Más aún, el pacto tácito se extendió al nutrido segmento de catalanes que resolvieron no participar de la movilización de ayer: cada uno a sus asuntos, respeto mutuo y ningún enfrentamiento, más allá de incidentes marginales. En suma, una jornada casi helvética, cuando algunos la habrían querido serbio-kosovar.
Es bien legítimo, aunque muy socorrido, subrayar todas las deficiencias jurídicas, procedimentales y formales del 9-N, deficiencias hijas —no lo olvidemos— de las suspensiones dictadas por el Constitucional. Ya son menos pertinentes los calificativos de “pucherazo antidemocrático”, los renovados paralelismos hitlerianos, las alusiones a “los españoles que tendrían que irse de Cataluña”... Nadie entre las multitudes de toda edad y condición que ayer salieron de casa, ilusionadas, con la papeleta en el bolsillo, pretende expulsar a ningún vecino, menos aún a ningún pariente, hable la lengua que hable y tenga el apellido que tenga. Ninguno entre los cientos y cientos de miles de ciudadanos movilizados tenía nada en común con una camisa parda nazi, ni se sentía partícipe de un fraude. Insultarles no ayuda precisamente a colmar el abismo abierto entre Cataluña y España.

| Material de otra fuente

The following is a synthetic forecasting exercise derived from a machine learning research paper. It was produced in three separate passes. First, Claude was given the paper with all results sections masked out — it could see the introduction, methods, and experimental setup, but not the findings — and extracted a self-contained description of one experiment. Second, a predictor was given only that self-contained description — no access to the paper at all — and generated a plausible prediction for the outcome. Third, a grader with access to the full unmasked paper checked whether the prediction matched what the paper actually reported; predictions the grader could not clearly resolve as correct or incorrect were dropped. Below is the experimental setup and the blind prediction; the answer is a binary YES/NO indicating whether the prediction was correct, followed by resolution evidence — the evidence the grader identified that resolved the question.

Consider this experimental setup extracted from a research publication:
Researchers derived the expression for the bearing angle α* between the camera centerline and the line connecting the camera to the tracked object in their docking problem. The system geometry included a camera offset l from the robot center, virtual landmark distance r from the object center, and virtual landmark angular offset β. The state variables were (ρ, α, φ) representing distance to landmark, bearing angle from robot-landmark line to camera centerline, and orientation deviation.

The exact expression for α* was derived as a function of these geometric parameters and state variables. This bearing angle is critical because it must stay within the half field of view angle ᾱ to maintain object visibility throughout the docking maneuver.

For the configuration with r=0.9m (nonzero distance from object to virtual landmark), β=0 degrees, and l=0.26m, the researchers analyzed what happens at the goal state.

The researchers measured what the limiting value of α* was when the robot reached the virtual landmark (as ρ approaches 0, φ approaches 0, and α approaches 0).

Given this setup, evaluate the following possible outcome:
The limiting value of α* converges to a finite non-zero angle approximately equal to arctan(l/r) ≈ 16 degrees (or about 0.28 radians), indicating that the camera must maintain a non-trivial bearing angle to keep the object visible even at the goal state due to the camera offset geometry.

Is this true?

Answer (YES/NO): NO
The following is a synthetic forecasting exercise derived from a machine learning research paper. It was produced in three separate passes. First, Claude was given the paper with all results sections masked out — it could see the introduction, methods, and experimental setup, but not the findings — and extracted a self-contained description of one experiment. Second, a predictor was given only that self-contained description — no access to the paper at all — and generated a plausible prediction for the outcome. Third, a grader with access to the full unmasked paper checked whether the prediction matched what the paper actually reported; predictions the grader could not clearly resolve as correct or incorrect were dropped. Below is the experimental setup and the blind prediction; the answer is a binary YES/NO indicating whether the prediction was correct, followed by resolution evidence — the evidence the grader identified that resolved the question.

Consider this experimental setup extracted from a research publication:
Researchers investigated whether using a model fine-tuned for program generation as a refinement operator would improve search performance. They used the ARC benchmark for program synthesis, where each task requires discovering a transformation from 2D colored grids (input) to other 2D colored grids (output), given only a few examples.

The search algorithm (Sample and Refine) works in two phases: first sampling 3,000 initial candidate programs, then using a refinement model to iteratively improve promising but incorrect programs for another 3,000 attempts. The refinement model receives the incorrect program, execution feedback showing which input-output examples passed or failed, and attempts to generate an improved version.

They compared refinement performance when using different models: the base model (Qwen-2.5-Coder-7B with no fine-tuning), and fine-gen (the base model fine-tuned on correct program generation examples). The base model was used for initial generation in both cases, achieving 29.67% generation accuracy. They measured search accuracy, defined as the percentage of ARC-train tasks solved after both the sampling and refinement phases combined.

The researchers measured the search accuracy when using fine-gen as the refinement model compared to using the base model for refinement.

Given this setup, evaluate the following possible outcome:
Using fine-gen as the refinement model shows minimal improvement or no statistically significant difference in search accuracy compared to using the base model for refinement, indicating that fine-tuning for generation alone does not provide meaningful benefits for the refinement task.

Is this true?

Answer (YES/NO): NO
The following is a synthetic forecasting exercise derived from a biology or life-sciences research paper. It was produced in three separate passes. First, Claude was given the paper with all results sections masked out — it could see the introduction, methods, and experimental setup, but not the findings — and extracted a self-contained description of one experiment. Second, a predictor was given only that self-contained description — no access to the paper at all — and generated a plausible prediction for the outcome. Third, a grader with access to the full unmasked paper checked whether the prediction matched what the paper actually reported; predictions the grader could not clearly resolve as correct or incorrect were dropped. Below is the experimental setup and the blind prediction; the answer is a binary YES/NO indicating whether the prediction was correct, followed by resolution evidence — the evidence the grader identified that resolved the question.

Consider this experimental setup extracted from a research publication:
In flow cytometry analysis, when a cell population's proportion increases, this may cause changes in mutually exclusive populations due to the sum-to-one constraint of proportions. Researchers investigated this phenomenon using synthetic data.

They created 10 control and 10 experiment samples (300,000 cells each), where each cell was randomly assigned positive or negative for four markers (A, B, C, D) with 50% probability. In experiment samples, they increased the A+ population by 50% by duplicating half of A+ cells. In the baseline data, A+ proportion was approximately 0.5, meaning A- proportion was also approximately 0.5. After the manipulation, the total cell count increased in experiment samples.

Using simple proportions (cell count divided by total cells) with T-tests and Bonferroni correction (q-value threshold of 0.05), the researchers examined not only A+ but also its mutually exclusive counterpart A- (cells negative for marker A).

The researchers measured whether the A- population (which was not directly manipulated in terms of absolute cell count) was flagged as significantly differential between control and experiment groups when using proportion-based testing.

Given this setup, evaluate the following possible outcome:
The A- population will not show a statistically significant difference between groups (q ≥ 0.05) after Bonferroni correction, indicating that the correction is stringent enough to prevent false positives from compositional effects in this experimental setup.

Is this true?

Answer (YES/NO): NO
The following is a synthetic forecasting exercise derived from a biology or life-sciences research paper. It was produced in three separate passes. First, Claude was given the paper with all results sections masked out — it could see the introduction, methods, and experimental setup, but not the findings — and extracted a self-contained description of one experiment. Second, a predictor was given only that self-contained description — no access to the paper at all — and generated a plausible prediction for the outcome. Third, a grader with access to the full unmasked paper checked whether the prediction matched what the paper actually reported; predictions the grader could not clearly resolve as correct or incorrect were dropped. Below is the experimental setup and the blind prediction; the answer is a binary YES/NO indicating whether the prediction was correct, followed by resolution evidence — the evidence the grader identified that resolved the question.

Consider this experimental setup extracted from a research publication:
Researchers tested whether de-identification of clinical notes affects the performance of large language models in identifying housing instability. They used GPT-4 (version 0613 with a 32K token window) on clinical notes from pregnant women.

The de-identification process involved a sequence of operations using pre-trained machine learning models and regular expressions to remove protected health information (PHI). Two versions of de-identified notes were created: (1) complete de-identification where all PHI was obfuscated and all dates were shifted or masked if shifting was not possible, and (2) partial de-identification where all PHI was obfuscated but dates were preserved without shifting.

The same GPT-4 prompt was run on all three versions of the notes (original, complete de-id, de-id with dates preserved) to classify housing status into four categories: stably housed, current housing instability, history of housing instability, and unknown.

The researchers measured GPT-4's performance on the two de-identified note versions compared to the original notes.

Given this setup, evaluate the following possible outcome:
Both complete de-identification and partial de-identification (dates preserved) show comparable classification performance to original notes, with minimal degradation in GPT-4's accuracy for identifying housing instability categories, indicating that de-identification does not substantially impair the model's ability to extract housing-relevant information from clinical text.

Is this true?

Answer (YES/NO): NO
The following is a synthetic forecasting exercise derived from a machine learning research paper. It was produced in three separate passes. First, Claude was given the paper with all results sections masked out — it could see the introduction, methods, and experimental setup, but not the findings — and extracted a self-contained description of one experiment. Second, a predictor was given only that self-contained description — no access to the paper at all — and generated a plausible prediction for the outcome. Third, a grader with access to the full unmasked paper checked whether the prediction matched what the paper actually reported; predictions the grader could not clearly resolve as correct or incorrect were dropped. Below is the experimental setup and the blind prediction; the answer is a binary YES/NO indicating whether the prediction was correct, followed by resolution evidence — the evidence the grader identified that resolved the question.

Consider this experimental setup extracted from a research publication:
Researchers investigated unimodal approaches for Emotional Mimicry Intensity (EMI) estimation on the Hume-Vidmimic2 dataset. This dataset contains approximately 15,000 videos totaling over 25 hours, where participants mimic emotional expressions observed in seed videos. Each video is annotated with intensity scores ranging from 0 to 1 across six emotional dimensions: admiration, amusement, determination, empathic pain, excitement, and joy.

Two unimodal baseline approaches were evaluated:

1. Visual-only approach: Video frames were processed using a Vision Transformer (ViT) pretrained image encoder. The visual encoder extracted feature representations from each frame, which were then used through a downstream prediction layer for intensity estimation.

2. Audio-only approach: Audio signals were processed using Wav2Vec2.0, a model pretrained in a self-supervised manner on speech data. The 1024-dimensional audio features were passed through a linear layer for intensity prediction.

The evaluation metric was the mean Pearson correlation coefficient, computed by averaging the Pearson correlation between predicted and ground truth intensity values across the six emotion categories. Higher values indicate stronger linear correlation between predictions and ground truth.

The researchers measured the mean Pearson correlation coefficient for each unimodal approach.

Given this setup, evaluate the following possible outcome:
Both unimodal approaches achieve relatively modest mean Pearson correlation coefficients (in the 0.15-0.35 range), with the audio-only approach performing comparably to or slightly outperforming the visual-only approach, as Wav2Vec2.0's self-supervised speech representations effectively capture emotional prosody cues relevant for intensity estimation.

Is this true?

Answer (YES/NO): NO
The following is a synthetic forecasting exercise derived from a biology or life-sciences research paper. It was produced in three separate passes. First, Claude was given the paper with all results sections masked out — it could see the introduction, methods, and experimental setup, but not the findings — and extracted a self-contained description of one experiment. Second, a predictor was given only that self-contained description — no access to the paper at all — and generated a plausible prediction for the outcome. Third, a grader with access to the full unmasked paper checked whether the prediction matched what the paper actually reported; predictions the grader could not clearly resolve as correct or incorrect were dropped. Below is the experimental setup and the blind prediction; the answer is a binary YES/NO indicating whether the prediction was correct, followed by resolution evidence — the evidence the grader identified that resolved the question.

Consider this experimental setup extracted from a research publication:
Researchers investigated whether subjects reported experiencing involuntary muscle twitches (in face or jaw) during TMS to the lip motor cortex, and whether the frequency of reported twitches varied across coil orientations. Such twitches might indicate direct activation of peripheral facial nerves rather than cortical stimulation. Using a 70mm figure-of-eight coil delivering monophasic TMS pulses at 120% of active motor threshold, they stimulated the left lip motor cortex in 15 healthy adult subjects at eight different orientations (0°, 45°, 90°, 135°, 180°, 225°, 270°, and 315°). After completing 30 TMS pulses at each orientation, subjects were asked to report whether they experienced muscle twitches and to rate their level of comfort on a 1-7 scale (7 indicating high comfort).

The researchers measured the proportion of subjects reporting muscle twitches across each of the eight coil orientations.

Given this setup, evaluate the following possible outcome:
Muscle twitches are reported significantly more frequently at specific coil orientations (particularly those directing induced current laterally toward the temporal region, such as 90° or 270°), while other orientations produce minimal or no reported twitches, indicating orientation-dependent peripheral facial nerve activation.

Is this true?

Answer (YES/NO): NO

¿Inútil? ¿Carente de efecto alguno? Claro está que la jornada del 9-N no los tendrá jurídicos; no los hubiera tenido ni siquiera en su formato inicial, de consulta no refrendaría con todas las garantías. Pero, en democracia, negar que una convocatoria con las dimensiones de la de ayer tenga consecuencias políticas es incurrir en la táctica del avestruz. Es tanto como sostener que las protestas sociales contra la restricción del derecho al aborto no tuvieron nada que ver con la retirada del proyecto y de su artífice, Gallardón; o que las movilizaciones contra la poll tax fueron ajenas a la caída de Margaret Thatcher.
No, lo de Cataluña no es un calentón. Y el diálogo no surgirá si Rajoy espera, sentado, a un Mas de rodillas.